Some more thoughts about statues, obelisks, plaques, and street names that memorialize the Old South's "heroes" -- the ones now being identified by some as "traitors" who took up arms against their country.
The argument for keeping them that appeals most to rational thinking is that "this is history and culture, and it should not be destroyed."
Yes, but . . .
It is false -- or at best -- incomplete history. It is white folks' history. And it is certainly false in context, in that the vast majority of these memorials were put up during two historical periods, one some 40 years and the other 100 years after the Civil War. One period was the early 20th century, when the Southern whites were emerging from the depths of Reconstruction misery and asserting their dominance again. Jim Crow laws were being imposed and upheld by a Supreme Court ruling, often considered the worst decision ever made by SCOTUS.
The second period of erecting memorials to white heroes was the Civil Rights era of the 1960s-70s. Both periods were reactions to assertion of rights by blacks that were being opposed by whites. More than simple honoring of dead heroes who had fought against the "United States," they were assertions by a white-dominated culture and political system that had long-favored whites.
So here is my proposal -- let's have history -- but let's have honest history, complete with context and the full story. That can't be shown in a single statue. It's going to take museums, honest theme parks. Not just the whitewashed history that some white people have wanted to believe.
Stone Mountain Park outside Atlanta (see ShrinkRap, Monday, Aug 21 for description) is a perfect place to start. This large 500 acre park, with the Rushmore-like images of three Confederate leaders carved into one side of the stone outcropping, could be turned into a comprehensive "History of the South and the Civil War" educational park. It's already half done in that it already glorifies the "Old White South."
Leave the carving in place, leave the antebellum home museum in place. Add the story of slavery through statues, displays and educational videos. Show the negative, horrific side of slavery: slave markets where the buying and selling of human beings was carried out; the tiny cabins they had to live in; tell the story of forcibly separated families when some members were sold off; show the beatings; show the KKK, the night riders; and, yes, even the lynchings.

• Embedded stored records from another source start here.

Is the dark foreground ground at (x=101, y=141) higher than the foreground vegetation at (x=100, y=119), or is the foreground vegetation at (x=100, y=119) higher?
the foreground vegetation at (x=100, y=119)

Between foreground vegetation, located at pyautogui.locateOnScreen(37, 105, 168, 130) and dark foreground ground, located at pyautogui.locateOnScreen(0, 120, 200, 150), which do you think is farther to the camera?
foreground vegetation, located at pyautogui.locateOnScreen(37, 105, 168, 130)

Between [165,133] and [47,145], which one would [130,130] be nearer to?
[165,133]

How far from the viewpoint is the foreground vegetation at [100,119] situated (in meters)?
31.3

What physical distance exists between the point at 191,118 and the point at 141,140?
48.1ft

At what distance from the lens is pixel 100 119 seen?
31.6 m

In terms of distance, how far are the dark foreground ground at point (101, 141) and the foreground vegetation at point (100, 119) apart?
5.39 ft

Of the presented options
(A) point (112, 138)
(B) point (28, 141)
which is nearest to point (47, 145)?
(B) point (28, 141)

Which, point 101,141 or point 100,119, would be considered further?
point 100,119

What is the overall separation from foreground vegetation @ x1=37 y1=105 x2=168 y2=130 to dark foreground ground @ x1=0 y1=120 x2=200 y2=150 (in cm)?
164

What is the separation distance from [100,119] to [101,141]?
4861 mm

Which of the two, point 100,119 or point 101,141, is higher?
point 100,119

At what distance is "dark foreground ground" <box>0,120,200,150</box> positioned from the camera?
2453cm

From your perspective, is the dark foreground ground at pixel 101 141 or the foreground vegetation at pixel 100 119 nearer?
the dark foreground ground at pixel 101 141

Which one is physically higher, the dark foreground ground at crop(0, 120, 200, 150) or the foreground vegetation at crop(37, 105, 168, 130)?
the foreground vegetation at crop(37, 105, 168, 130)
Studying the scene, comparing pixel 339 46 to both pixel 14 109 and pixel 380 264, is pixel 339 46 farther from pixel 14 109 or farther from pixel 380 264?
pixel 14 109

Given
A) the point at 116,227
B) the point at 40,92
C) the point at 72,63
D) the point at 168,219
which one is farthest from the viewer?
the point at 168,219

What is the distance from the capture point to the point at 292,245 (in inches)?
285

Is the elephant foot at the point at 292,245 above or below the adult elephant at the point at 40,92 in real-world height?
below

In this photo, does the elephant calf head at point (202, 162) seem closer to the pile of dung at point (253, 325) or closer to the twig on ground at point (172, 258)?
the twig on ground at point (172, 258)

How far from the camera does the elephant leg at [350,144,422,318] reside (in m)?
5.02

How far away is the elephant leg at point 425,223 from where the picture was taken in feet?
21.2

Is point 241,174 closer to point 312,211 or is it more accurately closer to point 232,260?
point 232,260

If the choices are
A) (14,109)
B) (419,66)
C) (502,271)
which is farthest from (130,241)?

And then also show the positive: the black heroes and heroines. Harriett Tubman, Frederick Douglas, George Washington Carver, Martin Luther King, Jr. And tell the story of the white abolitionists who helped slaves escape to the North. And, of course, Abraham Lincoln and Barack Obama.
The truth is that the Atlanta History Center has already made a good start on doing just this. The Cylorama, a gigantic depiction of a civil war battlefield scene, shown in painted background blended into three-dimension figures and scenery, has been moved to the History Center and refurbished. It will be shown, not as before, but in its full historical context. At least that is their announced plan.
This is also a good place to put in a plug for the new Museum of African American History and Culture in Washington, DC. It just opened this year, and it is a great, and long overdue, addition to our cultural history.